(Stored items)
'''
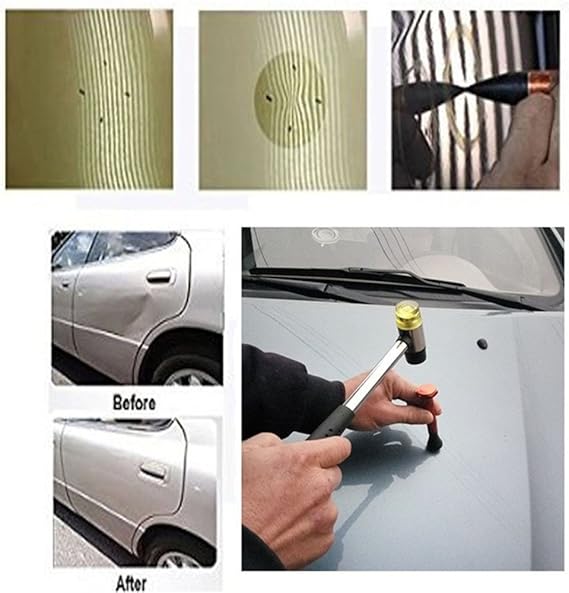 Before

After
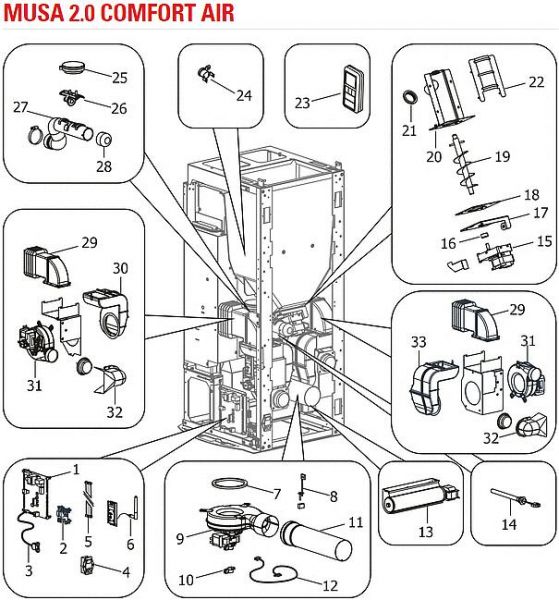 MUSA 2.0 COMFORT AIR

25
26
27
28

24

23

22
21
20
19
18
17
16
15

29
30
31
32

29
33
31
32

1
2
3
4
5
6

7
8
9
10
11
12

13

14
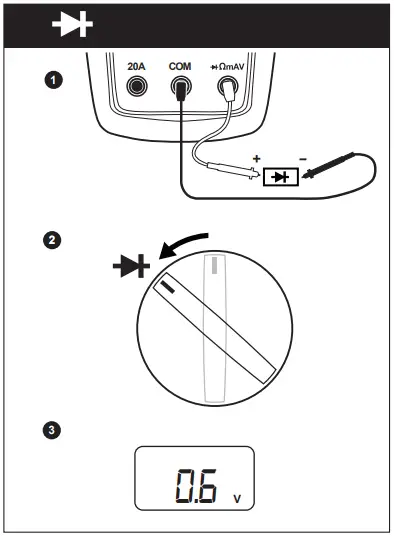 1

20A COM ΩmAV

+ −

2

3

0.6 V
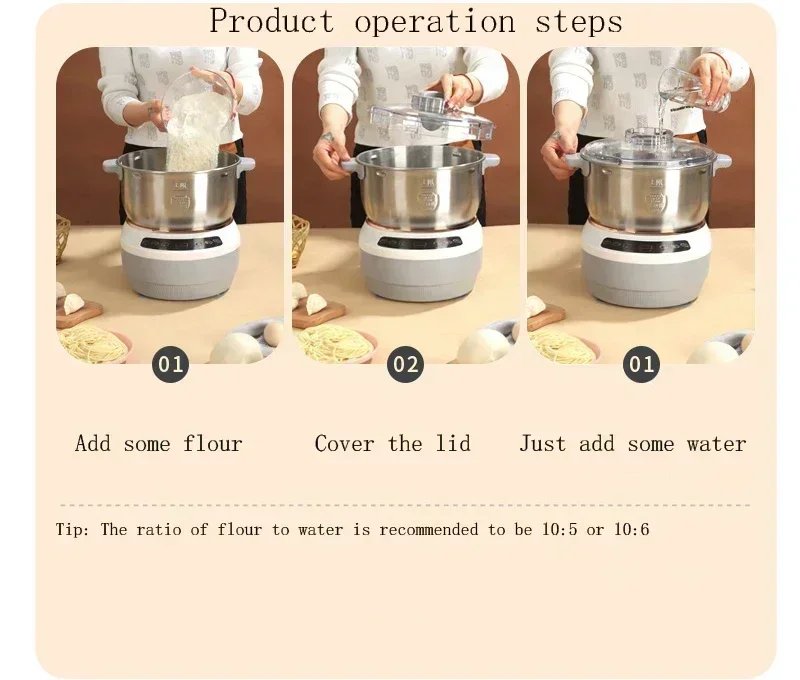 Product operation steps

01

02

01

Add some flour

Cover the lid

Just add some water

Tip: The ratio of flour to water is recommended to be 10:5 or 10:6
'''
Directions
Go through the lines above and count those with the string "flour". Reply with the count and nothing more.

Reply to the task
2